_Source text_
Segment Open

The 2019 Campeonato Carioca de Futebol was the 116th edition of the top division of football in the state of Rio de Janeiro. The competition is organized by FERJ. The top four teams in the final standings of the tournament not otherwise qualified will qualify to compete in the 2020 Copa do Brasil. Additionally, the top two teams not competing in any level of the national Campeonato Brasileiro qualify for the 2020 Campeonato Brasileiro Série D.

Botafogo were the defending champions. Flamengo won their record 35th Campeonato Carioca after defeating Vasco da Gama in the final.

Bangu and Cabofriense qualified for the 2020 Campeonato Brasileiro Série D.

Participating teams

Format
The competition maintains the format of the 2017 and 2018 editions. The preliminary phase of the tournament is contested as a round-robin among the two worst-placed teams of the 2018 competition, the two best-placed teams in the 2018 relegation group, and the two teams promoted from the 2018 Série B1. The top two teams of the preliminary phase qualify for the main competition while the remaining four compete in the relegation group.

In the main competition, the twelve clubs compete across two rounds in two groups of six. The first round is the Taça Guanabara. Each group contests a round-robin and the two top-placed teams in each group qualify for the semi-final of the Taça Guanabara. In the event of a draw, the higher placed team advances to the final. The Taça Guanabara final is contested as a single match.

The second round is the Taça Rio. The two groups of six remain the same, and each team faces all six teams of the opposite group. Like the Taça Guanabara, the top two teams in each group standing qualify to a semi-final with the same format.

The Final Stage is contested as a four-team semifinal and final. The winning teams of the Taça Guanabara and Taça Rio qualify directly to the Final Stage. The best-placed teams in the overall group stage standings that did not win either round also qualify. The final is contested as a two-leg tie. In the event that the same team wins both the Taça Guanabara and Taça Rio, that team qualifies directly to a single-match final. The four other best-placed teams in the overall group stage standings compete in a four-team single-match semifinal and final to face them.

Segment Closed

_Supplied information_
Segment Open

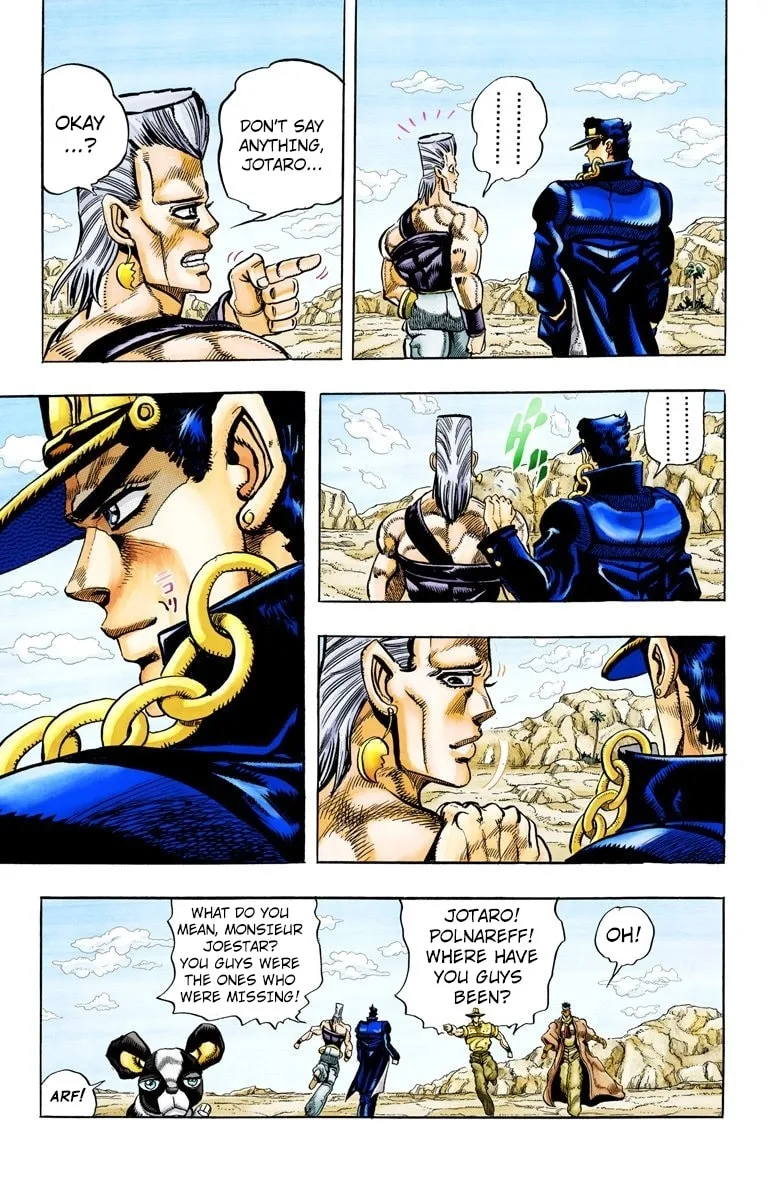 JoJo no Kimyou na Bouken Part 3: Stardust Crusaders Colored Manga, chapter 96, page 19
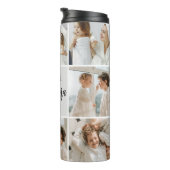 コラージュ写真グレイ私たちはあなたのおばあちゃんギフト最高のが大好き タンブラー (回転右)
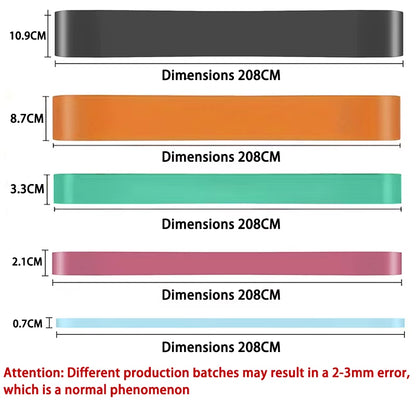 Resistance Band Set Pull up Assistance Bands Stretch Band Resistance Heavy Workout Exercise for Physical Therapy Home Workouts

Segment Closed

_The task_
Reproduce the passage of the 2019 Campeonato Carioca text from "The 2019 Campeonato" to "qualified for the 2020 Campeonato Brasileiro Série D.". You can leave the lines above aside; they aren't needed.

_Output for this task_
The 2019 Campeonato Carioca de Futebol was the 116th edition of the top division of football in the state of Rio de Janeiro. The competition is organized by FERJ. The top four teams in the final standings of the tournament not otherwise qualified will qualify to compete in the 2020 Copa do Brasil. Additionally, the top two teams not competing in any level of the national Campeonato Brasileiro qualify for the 2020 Campeonato Brasileiro Série D.

Botafogo were the defending champions. Flamengo won their record 35th Campeonato Carioca after defeating Vasco da Gama in the final.

Bangu and Cabofriense qualified for the 2020 Campeonato Brasileiro Série D.